SELECTED EXTRACT:

☆ ☆ ☆ ☆ ☆ ☆ ☆

Run multiple open source LLMs locally on your machine
Large Language Models are text-based input generation models that allow users to ask questions and receive an output based on input parameters. Some online LLMs are ChatGPT, Claude, Gemini etc.
The problem with online LLMs is that you need an internet connection to use them and also a questionable data integrity, we have a solution, i.e. to install open source LLMs locally on our computer and use our own GPUs to generate output. The advantage is that your data is secure and safe, no third party can access your queries, its useful for privacy focused users and companies. You can also setup a server comprised of multiple Nvidia GPUs and fine tune the models according to your use case.
I am using MacBook Pro based on Apple silicon so for Windows/Linux users the steps may vary.
I also recommend a machine with at least 64GB ram, as it will take up to 70–75% of the ram usage (44GB — 48GB ram) to run optimally, you would not want memory swap as it’ll deteriorate your SSD in long run and slow down the process due to swaps.
Disclaimer: only if you are using 70B parameter model, I have added a recommended ram/model list below.

☆ ☆ ☆ ☆ ☆ ☆ ☆

PROVIDED RECORDS:
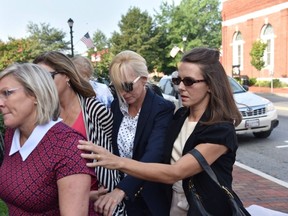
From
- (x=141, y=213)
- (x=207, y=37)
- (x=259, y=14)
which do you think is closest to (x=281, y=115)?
(x=141, y=213)

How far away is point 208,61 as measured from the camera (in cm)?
236

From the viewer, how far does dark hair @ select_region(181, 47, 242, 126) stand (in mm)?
2328

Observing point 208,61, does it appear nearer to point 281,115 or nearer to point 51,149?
point 51,149

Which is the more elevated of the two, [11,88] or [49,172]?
[11,88]

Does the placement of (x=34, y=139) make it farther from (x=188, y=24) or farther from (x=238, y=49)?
(x=188, y=24)

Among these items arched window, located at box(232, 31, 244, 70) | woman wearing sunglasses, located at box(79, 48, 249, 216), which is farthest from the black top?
arched window, located at box(232, 31, 244, 70)

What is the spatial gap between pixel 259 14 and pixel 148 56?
28.5m

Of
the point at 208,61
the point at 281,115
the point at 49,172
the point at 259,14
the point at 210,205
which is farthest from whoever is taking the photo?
the point at 259,14

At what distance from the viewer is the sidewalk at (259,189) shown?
5.47 metres

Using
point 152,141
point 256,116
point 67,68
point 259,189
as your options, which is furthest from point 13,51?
point 152,141

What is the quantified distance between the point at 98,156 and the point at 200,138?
646 millimetres

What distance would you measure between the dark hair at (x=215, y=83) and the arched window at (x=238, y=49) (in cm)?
4172

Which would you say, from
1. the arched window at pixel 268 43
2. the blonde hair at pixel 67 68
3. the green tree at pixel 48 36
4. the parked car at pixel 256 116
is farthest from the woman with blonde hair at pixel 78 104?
the green tree at pixel 48 36

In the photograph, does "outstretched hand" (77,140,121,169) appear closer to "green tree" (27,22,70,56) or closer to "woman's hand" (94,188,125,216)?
"woman's hand" (94,188,125,216)
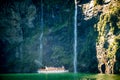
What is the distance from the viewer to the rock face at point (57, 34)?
62906 millimetres

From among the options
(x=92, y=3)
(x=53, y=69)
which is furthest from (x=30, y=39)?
(x=92, y=3)

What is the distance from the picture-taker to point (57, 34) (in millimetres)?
70438

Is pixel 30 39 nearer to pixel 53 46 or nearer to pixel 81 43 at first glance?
pixel 53 46

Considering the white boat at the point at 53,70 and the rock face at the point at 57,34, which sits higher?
the rock face at the point at 57,34

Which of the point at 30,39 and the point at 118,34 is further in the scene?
the point at 30,39

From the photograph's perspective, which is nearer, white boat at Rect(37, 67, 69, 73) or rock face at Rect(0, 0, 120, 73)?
rock face at Rect(0, 0, 120, 73)

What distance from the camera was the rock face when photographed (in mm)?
62906

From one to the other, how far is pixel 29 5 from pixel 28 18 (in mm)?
3116

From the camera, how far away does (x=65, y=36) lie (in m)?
70.0

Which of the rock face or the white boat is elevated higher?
the rock face

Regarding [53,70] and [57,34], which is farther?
[57,34]

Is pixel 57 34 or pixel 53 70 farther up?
pixel 57 34

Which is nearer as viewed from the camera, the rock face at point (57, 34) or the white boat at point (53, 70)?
the rock face at point (57, 34)

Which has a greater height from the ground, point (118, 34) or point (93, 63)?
point (118, 34)
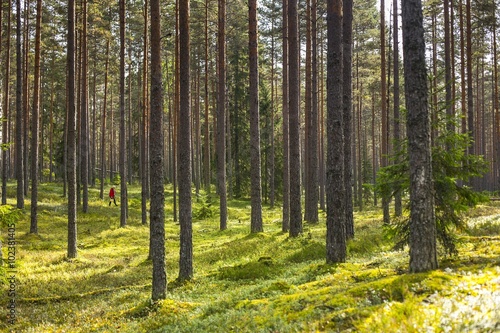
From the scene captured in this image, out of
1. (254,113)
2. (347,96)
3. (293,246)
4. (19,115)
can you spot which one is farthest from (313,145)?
(19,115)

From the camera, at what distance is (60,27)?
105ft

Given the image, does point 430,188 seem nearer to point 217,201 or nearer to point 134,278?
point 134,278

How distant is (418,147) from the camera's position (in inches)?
259

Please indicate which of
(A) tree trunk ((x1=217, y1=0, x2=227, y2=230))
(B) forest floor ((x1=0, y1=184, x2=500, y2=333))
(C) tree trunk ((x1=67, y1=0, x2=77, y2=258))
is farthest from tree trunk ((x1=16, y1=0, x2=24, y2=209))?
(A) tree trunk ((x1=217, y1=0, x2=227, y2=230))

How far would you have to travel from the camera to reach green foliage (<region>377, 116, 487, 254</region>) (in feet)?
25.7

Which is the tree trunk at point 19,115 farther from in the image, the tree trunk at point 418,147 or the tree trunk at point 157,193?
the tree trunk at point 418,147

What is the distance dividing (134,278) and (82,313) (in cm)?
380

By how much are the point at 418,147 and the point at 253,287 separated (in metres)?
5.55

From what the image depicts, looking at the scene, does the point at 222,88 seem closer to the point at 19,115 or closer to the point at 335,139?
the point at 19,115

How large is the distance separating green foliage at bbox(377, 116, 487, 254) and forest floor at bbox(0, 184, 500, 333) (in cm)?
50

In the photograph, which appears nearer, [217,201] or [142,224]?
[142,224]

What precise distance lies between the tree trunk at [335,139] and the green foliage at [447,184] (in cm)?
146

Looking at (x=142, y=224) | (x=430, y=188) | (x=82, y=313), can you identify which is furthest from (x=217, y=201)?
(x=430, y=188)

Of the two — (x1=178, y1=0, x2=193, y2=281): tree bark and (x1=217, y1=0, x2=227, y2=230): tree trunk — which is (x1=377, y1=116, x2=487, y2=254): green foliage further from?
(x1=217, y1=0, x2=227, y2=230): tree trunk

☆ ☆ ☆ ☆ ☆ ☆ ☆

REQUIRED WORK: Output the stretch of the guide on running LLMs locally from "I am using MacBook" through "ram/model list below.", word for word. The rows come from a separate source.

ANSWER FOR THE TASK:
I am using MacBook Pro based on Apple silicon so for Windows/Linux users the steps may vary.
I also recommend a machine with at least 64GB ram, as it will take up to 70–75% of the ram usage (44GB — 48GB ram) to run optimally, you would not want memory swap as it’ll deteriorate your SSD in long run and slow down the process due to swaps.
Disclaimer: only if you are using 70B parameter model, I have added a recommended ram/model list below.